Für einen Moment hatte sie keine Ahnung mehr wo oben oder unten war. Dann übernahm ihr Instinkt und führte sie an die Oberfläche. Prustend schnappte sie nach Luft. Vor ihr befand sich Land, langsam schwamm sie darauf zu. Endlich hatte sie es erreicht. Sie war in Sicherheit.
Um Atem ringend und am ganzen Körper zitternd wrang sie erst ihre Haare, dann ihre Kleidung aus. Ihre Schuhe nahm sie vorsichtshalber in die Hand.
Mit einem Mal hielt sie mitten in der Bewegung inne. Etwas stimmte nicht. Sie sah hoch zum Himmel und erschrak. Nun, da das Salzwasser nicht mehr ihre Augen trübte, konnte sie über sich ganz deutlich die Sterne und den Mond glitzern sehen. Wie war das nur möglich?
Ein Schrei hinter ihr holte sie endlich aus ihrer Starre in die Gegenwart zurück. Langsam drehte sie sich zu der Stimme um und was sie sah, erschütterte sie zutiefst. Auf sie stürmte der wohl schönste junge Mann zu, den sie je gesehen hatte. Sein Gesicht war selbst Wut verzerrt atemberaubend schön.
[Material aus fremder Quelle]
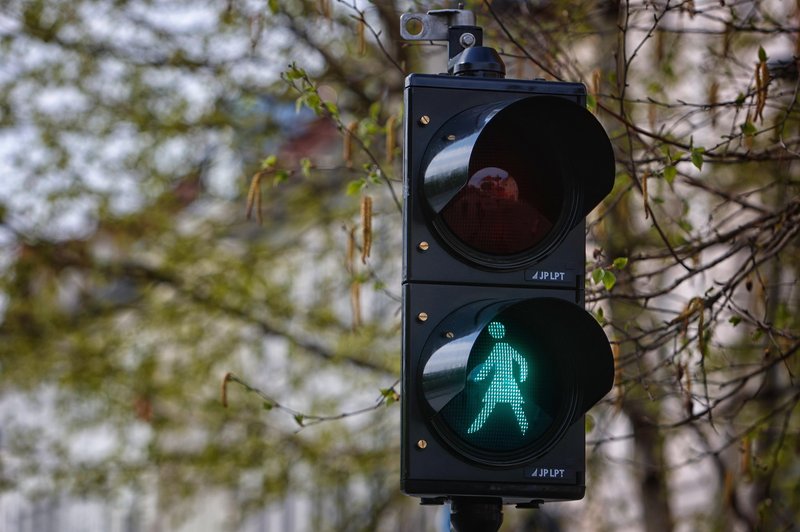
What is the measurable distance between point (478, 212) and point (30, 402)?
9348 millimetres

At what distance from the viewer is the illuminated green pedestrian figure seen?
156 inches

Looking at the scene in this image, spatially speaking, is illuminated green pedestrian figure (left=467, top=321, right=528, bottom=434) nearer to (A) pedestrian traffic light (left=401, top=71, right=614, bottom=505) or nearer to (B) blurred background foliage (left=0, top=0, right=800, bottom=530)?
(A) pedestrian traffic light (left=401, top=71, right=614, bottom=505)

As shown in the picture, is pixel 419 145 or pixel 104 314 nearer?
pixel 419 145

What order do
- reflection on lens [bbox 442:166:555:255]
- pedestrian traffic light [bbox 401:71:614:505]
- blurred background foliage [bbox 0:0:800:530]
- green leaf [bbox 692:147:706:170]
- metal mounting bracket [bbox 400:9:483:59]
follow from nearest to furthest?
pedestrian traffic light [bbox 401:71:614:505]
reflection on lens [bbox 442:166:555:255]
metal mounting bracket [bbox 400:9:483:59]
green leaf [bbox 692:147:706:170]
blurred background foliage [bbox 0:0:800:530]

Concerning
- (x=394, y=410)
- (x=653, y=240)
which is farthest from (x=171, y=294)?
(x=653, y=240)

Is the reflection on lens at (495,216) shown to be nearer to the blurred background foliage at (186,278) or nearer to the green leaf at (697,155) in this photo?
the green leaf at (697,155)

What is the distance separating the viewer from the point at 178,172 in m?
12.3

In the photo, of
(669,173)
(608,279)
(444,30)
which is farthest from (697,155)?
(444,30)

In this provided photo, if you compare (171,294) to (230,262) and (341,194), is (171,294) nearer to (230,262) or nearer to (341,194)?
(230,262)

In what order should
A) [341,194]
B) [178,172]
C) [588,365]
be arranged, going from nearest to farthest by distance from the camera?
A: [588,365] → [178,172] → [341,194]

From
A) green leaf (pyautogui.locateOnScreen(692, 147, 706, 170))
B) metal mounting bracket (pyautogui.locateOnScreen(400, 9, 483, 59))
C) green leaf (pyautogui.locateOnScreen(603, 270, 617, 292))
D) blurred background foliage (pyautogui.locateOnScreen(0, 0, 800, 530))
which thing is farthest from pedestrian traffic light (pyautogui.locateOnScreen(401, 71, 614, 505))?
blurred background foliage (pyautogui.locateOnScreen(0, 0, 800, 530))

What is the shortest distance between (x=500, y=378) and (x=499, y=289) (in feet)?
0.90

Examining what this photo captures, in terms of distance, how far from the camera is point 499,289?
4.09m

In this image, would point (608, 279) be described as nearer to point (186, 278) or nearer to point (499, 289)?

Düster und drohend funkelten seine Augen und ihr intensiver Blick verschlug Aurelia den Atem. Doch am meisten irritierte sie an ihm die Tunika. Waren für heute Abend auf der Insel irgendwelche historische Schauspiele geplant?
Drei Schritte von ihr entfernt blieb er abrupt stehen und musterte sie eingehend. Er sah aus wie ein römischer Gott und irgendetwas an seinem Gesicht kam ihr schmerzhaft vertraut vor. Sie hatte es schon einmal irgendwo gesehen, doch sie konnte ihm keinen Namen zuordnen.
Mit einem Mal wurde ihr bewusst, wie ihre nasse Kleidung an ihrer Haut klebte und der kühle Abendwind ihren Körper zum Beben brachte. Fröstelnd schlug sie die Arme um sich. Als sich ihre Blicke kreuzten, wurde der Ausdruck in seinen Augen milder und sie glaubte in ihnen zu versinken. Wo hatte sie sein schönes Gesicht nur schon einmal gesehen?
„Quae es?", fragte seine raue Stimme sie überraschend sanft. Verwirrt blinzelte sie ihn an. War er einer von diesen Schauspielern, die ihre Rolle ganz lebten und selbst nicht vor Latein zurückschreckten? Vielleicht... meldete sich eine kleine Stimme in ihrem Kopf, aber ihr Verstand brachte sie sofort zum Schweigen. Das war absolut unmöglich.
Sie schüttelte den Kopf, um sich endlich von diesen faszinierenden Augen zu lösen und ließ ihren Blick über seine Schulter schweifen. Hoch oben auf der Klippe thront anmutig und furchteinflößend zugleich eine gigantische, römische Villa, deren Umrisse von sanftem Fackellicht erleuchtet wurden. Ungläubig legte sie den Kopf schief, dann wagte sie einen flüchtigen Blick über ihre eigene Schulter und war vollkommen überwältigt von der Dunkelheit, die sie umgab. Dort drüben müssten die Lichter der Städte rund um den Golf von Neapel die Nacht zum Tag machen. Ihr Herz setzte einen Schlag aus, nur um dann sofort in ihrer Brust zu rasen. Mit weit aufgerissenen Augen blickte sie zu dem wunderschönen Mann auf, der sie voller Sorge musterte. Langsam sickerte unweigerlich die Erkenntnis zu ihr durch. Immer wieder blickte sie getrieben wie ein verängstigtes Tier zwischen der Villa und seiner altertümlichen Tunika hin und her.
Voller Entsetzen blickte sie ihm schließlich wieder in die Augen. Das konnte einfach nicht sein. Auf einmal klang die donnernde Brandung seltsam gedämpft, während sich ihr Atem übernatürlich laut und schwer anhörte. Mit einem Schlag begann sich alles zu drehen und die Welt um sie herum versank in Dunkelheit.